Le texte note notamment que les FAI n’ont plus le droit de bloquer ou restreindre arbitrairement les accès aux services de leurs concurrents.
Les opérateurs télécoms conservent la possibilité d’offrir des services à leurs utilisateurs finaux tels que la VOD ou le stockage sur le cloud, mais ils seront sanctionnés s’ils portent atteinte à la disponibilité des solutions similaires proposées par leurs concurrents.
Quelques rares exceptions
Ces dispositions pourront être contournées, mais seulement dans certains cas spécifiques et ponctuels. Les FAI seront par exemple autorisés à « ralentir l’Internet » dans le cadre de mesures destinées à préserver l’intégrité et la sûreté de leur réseau ou s’ils se retrouvent confrontés à une congestion temporaire du réseau. Sans surprise, ce sera également le cas lors de la mise en œuvre d’une décision de justice.

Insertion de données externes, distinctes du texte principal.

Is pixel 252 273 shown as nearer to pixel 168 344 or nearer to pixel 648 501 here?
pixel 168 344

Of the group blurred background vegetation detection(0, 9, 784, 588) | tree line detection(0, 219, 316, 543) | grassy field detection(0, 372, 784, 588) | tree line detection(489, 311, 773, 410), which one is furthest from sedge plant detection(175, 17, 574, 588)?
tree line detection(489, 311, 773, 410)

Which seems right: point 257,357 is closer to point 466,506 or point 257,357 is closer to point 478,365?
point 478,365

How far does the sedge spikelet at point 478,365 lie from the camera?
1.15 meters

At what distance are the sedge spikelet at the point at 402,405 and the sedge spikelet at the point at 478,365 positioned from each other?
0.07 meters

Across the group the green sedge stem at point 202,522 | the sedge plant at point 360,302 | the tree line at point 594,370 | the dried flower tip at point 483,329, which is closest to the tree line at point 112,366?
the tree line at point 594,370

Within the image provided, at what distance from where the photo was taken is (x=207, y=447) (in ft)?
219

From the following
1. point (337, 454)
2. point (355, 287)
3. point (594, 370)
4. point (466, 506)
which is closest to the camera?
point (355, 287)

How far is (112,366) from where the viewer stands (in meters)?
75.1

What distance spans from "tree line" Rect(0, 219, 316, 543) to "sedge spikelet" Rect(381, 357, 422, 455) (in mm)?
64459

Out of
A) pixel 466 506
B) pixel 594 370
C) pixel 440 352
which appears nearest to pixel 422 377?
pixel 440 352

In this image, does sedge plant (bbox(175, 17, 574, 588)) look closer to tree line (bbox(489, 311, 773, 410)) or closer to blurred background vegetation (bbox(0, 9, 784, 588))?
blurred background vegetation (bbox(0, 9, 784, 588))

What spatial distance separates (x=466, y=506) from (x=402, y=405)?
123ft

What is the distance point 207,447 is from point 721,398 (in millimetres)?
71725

Le texte adopté par les députés européens précise que ces dispositifs exceptionnels devront être actionnés en toute transparence et dans une mesure proportionnée.
Le principe remis en cause aux États-Unis
Ce vote du Parlement européen intervient alors qu’en janvier, une Cour d’appel du District of Columbia, aux États-Unis, est revenue sur une loi datant de 2010 qui imposait cette même « neutralité du Net » aux opérateurs américains.
La justice américaine, sollicitée à l’époque par le géant des télécoms Verizon, avait estimé qu’en érigeant cette règle, la Commission fédérale des communications (FCC) avait outrepassé ses droits. Une décision qui continue en tout cas de faire polémique outre-Atlantique.